WRITTEN INSTRUCTION
Starting with the line that contains "What is the extent" and going on through the end of the data, write those lines out again with "furthest" changed to "farthest" and nothing else altered.

-- start RECORDED INFORMATION --

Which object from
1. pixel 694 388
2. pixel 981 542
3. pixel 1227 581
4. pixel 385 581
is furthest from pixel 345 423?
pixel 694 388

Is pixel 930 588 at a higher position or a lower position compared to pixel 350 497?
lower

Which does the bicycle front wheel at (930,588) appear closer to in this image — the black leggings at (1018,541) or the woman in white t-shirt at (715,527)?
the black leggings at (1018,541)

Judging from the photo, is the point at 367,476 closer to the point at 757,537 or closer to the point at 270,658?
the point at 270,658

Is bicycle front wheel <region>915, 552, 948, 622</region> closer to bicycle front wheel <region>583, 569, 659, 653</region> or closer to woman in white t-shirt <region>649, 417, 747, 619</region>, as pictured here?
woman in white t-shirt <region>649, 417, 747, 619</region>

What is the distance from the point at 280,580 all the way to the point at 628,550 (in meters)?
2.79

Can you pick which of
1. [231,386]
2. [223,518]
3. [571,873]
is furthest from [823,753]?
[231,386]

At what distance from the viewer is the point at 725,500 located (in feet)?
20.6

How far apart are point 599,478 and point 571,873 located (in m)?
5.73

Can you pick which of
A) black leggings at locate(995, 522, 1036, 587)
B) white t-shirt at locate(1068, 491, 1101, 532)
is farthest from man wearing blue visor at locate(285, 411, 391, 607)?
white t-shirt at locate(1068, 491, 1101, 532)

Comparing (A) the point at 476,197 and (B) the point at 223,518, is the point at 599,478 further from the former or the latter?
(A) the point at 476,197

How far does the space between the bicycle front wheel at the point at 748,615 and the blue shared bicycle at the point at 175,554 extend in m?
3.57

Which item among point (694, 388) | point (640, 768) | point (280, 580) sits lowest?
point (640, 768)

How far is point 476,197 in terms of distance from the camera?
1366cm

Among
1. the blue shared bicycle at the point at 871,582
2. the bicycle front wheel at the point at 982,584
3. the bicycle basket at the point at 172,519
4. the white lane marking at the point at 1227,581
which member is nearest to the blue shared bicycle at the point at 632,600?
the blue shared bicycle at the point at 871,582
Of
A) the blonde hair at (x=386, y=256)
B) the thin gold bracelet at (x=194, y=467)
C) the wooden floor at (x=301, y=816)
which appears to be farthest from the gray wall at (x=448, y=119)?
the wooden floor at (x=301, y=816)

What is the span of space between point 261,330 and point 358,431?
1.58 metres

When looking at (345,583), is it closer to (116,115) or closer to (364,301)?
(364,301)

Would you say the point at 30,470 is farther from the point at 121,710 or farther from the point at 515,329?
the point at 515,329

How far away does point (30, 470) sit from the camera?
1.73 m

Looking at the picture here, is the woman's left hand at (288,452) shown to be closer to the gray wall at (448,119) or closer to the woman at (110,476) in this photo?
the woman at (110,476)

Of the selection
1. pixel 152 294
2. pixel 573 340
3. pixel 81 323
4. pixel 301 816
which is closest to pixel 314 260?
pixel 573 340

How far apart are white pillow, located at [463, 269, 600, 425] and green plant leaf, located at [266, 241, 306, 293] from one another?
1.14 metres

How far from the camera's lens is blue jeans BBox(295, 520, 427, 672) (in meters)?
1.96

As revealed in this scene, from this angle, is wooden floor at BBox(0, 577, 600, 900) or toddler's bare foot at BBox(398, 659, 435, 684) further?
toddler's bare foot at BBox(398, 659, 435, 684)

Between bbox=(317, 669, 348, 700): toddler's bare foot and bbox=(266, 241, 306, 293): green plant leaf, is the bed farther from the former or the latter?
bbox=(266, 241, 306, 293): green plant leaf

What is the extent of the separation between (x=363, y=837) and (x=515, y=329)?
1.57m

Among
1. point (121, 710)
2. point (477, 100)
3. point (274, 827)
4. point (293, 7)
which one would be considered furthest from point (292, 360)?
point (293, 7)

-- end RECORDED INFORMATION --

SOLUTION FOR THIS TASK
What is the extent of the separation between (x=363, y=837) and (x=515, y=329)?
1.57m

Among
1. point (121, 710)
2. point (477, 100)
3. point (274, 827)
4. point (293, 7)
which one would be considered farthest from point (292, 360)?
point (293, 7)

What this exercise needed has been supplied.